Vogliamo provare a lanciare da oggi una rubrica, “Posto ergo cogito?” cioè “metto un post su FB quindi penso?“, magari, giusto, uno spazio per riflettere (ecco il perché del punto interrogativo) sul pensiero che si diffonde via web mediante i commenti a certe prese di posizione, cercando di analizzare i sentimenti che maturano nell’epoca della disinformazione.

Una volta pensare era sinonimo di esistere (il cartesiano “Cogito ego sum“), perché, per Cartesio dava la possibilità all’uomo di distinguere il vero dal falso, tramite un procedimento di critica totale della conoscenza, il cosiddetto dubbio metodico, consistente nel mettere in dubbio ogni affermazione, ritenendola almeno inizialmente falsa, nel tentativo di arrivare alla conoscenza.

Oggi, spesso, il procedimento è inverso ma di tipo binario, zero oppure uno: si abbraccia (o si rifiuta) a priori quanto affermato da un altro, mai esercitandosi, prima, nel dubbio, confermativo o negativo, su quanto detto, letto o sentito, ma forse non ascoltato nel senso di “tentato di capire”.
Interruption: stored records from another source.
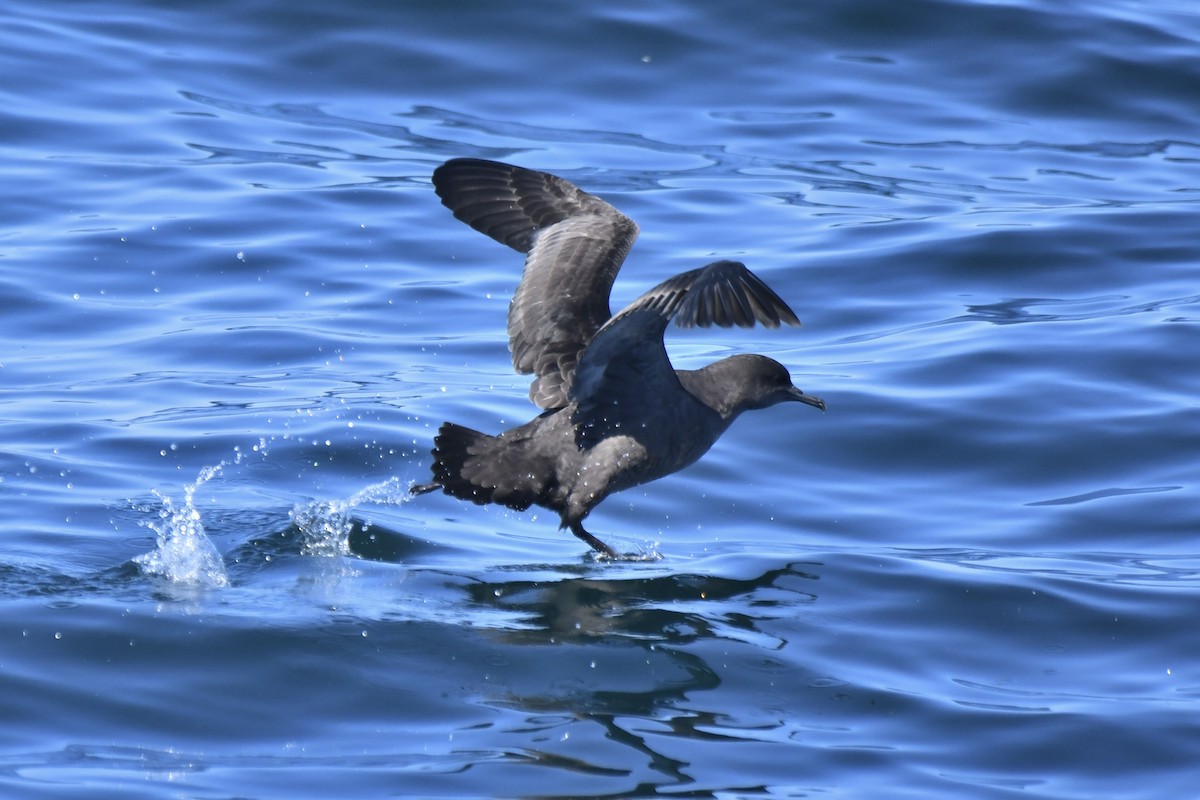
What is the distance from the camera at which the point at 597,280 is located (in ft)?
23.9

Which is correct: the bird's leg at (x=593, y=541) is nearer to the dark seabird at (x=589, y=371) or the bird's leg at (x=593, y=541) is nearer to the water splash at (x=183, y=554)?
the dark seabird at (x=589, y=371)

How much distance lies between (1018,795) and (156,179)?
365 inches

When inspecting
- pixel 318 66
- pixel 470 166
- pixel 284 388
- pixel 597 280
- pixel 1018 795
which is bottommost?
pixel 1018 795

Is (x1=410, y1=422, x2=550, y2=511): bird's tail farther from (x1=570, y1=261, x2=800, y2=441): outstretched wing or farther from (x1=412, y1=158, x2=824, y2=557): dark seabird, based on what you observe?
(x1=570, y1=261, x2=800, y2=441): outstretched wing

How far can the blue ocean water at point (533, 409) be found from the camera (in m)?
5.21

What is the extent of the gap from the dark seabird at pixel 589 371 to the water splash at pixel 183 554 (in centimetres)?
94

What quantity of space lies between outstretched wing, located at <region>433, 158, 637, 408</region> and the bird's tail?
1.27 feet

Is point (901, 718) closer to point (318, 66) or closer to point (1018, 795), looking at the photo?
point (1018, 795)

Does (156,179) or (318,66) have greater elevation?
(318,66)

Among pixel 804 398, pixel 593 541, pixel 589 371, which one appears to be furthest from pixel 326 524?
pixel 804 398

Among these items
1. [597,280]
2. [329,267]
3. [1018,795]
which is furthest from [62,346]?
[1018,795]

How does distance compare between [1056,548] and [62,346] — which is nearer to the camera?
[1056,548]

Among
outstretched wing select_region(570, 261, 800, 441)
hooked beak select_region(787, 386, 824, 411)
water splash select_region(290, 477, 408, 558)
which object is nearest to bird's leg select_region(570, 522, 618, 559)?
outstretched wing select_region(570, 261, 800, 441)

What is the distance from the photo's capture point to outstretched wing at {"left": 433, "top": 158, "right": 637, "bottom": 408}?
7.23m
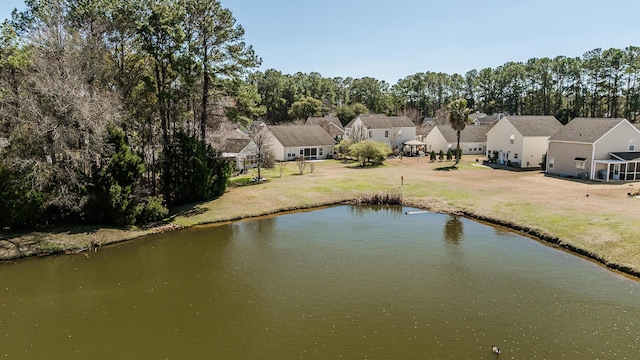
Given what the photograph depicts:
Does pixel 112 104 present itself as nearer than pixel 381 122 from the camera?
Yes

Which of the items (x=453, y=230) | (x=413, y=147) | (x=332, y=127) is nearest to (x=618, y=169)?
(x=453, y=230)

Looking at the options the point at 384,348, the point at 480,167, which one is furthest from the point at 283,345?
the point at 480,167

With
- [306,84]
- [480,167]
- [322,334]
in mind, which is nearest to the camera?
[322,334]

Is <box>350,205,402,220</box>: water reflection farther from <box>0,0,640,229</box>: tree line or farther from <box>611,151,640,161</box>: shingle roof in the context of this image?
<box>611,151,640,161</box>: shingle roof

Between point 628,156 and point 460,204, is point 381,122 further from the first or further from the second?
point 460,204

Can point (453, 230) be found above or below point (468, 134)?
below

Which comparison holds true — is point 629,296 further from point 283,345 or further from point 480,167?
point 480,167

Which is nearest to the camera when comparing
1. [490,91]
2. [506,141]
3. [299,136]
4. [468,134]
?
[506,141]

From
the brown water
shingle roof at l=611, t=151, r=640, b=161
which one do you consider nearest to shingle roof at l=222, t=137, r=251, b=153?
the brown water
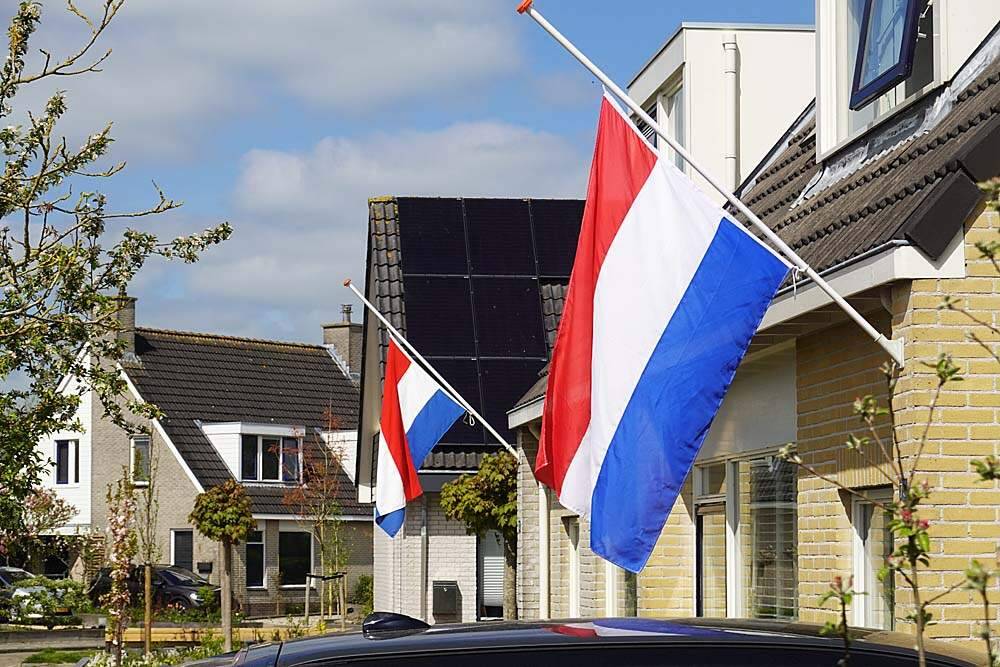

Lo scopo di “Posto ergo cogito?“, col mettere in discussione questa abitudine sempre più virale, è quello di comprendere meglio il sostrato ideologico sul quale poggia la nostra società, i valori e le credenze sottese al quel tipo di sapere che si configura come costume, cultura o subcultura, se non proprio come opinione, la doxa dei greci, quel sapere che rasentava una forma molto superficiale e popolare di conoscenza.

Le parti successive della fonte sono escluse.